Physical Processes Leading to the Response of Extratropical Cyclones to Sea Surface Temperature Variations Around the Kuroshio Current

The Kuroshio Current is a western boundary current in the North Pacific Ocean and flows around the south of Japan. The path of the Kuroshio Current varies and often follows the large meander (LM) path to the south of Japan. The Kuroshio LM is associated with a cyclonic cold-core eddy, causing cold sea surface temperature (SST) anomalies. Previous studies suggested that the LM-induced SST anomalies affects the tracks and intensification of extratropical cyclones. However, our understating of dynamical processes related to the cyclone response to the LM remains limited. This study investigated physical processes related to the response of extratropical cyclones to the Kuroshio LM during winter by conducting cloud-resolving experiments. To examine the responses of the cyclones to the SST variations, we used SST distributions related to the Kuroshio LM and straight (ST) paths. We highlighted two cyclones (cases 1 and 2) moving around the south of Japan. Observation showed that precipitation was enhanced near the center of the cyclone in case 1, but not in case 2, as they passed through the LM region. This suggests that the role of diabatic processes in the cyclone response to SST anomalies is different in the two cases. In cases 1 and 2, the decrease in cyclone central pressure was suppressed in the LM run compared to that in the ST run. This suppression of the pressure was more pronounced in case 1 than in case 2. In addition, when passing near the LM region, the tracks of cases 1 and 2 in the LM run were south of the tracks of cases 1 and 2 in the ST run. Baroclinic processes contributed to the cyclone responses in cases 1 and 2, while diabatic processes contributed only to those in case 1. In both cases, the SST anomalies altered the near-surface baroclinicity, thereby influencing the responses via baroclinic processes.
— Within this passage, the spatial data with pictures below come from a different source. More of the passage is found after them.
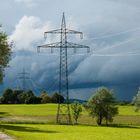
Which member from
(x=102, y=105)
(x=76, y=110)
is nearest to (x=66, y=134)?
(x=102, y=105)

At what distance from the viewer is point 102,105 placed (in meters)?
136

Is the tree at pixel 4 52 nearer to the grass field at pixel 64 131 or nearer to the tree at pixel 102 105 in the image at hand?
the grass field at pixel 64 131

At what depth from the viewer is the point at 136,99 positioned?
14362 cm

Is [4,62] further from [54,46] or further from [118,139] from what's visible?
[118,139]

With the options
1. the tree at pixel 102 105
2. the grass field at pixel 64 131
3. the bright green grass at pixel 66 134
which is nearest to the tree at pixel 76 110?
the tree at pixel 102 105

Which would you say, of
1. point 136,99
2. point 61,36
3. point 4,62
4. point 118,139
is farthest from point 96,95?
point 118,139

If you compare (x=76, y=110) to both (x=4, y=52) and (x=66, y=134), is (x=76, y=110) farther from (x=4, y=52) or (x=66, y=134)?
(x=66, y=134)

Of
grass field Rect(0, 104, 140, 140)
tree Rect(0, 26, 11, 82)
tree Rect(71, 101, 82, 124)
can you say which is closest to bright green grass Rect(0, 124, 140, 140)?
grass field Rect(0, 104, 140, 140)

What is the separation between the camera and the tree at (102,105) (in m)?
135

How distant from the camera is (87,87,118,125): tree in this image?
135m

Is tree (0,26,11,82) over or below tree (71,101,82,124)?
over

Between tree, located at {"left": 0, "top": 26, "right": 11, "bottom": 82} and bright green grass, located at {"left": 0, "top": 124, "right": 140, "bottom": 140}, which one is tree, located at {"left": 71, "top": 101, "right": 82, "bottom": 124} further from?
bright green grass, located at {"left": 0, "top": 124, "right": 140, "bottom": 140}

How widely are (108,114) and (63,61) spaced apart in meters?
40.1

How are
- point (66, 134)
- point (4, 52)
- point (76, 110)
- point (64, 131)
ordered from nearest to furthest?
point (66, 134), point (64, 131), point (4, 52), point (76, 110)
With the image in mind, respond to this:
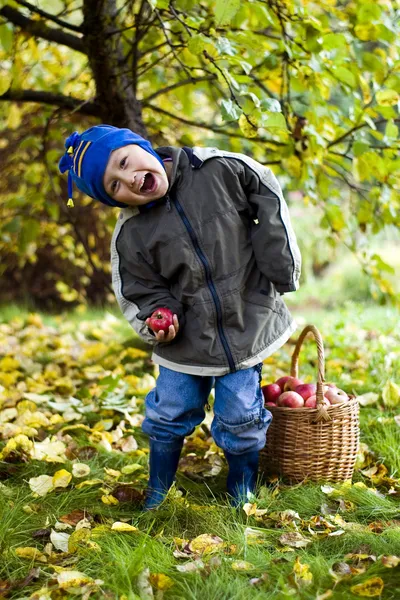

In case 1, the SST anomalies influenced the near-surface convective instability and the associated latent heating north of its center, ultimately influencing the responses via diabatic processes. In case 2, diabatic processes hardly affected the responses because it was not accompanied by latent heating near its center. These results suggest that the diabatic response to SST anomalies becomes significant when extratropical cyclones are associated with latent heating near their centers as they pass over the LM region, and this is related to the pronounced response of cyclones to SST anomalies associated with the Kuroshio LM.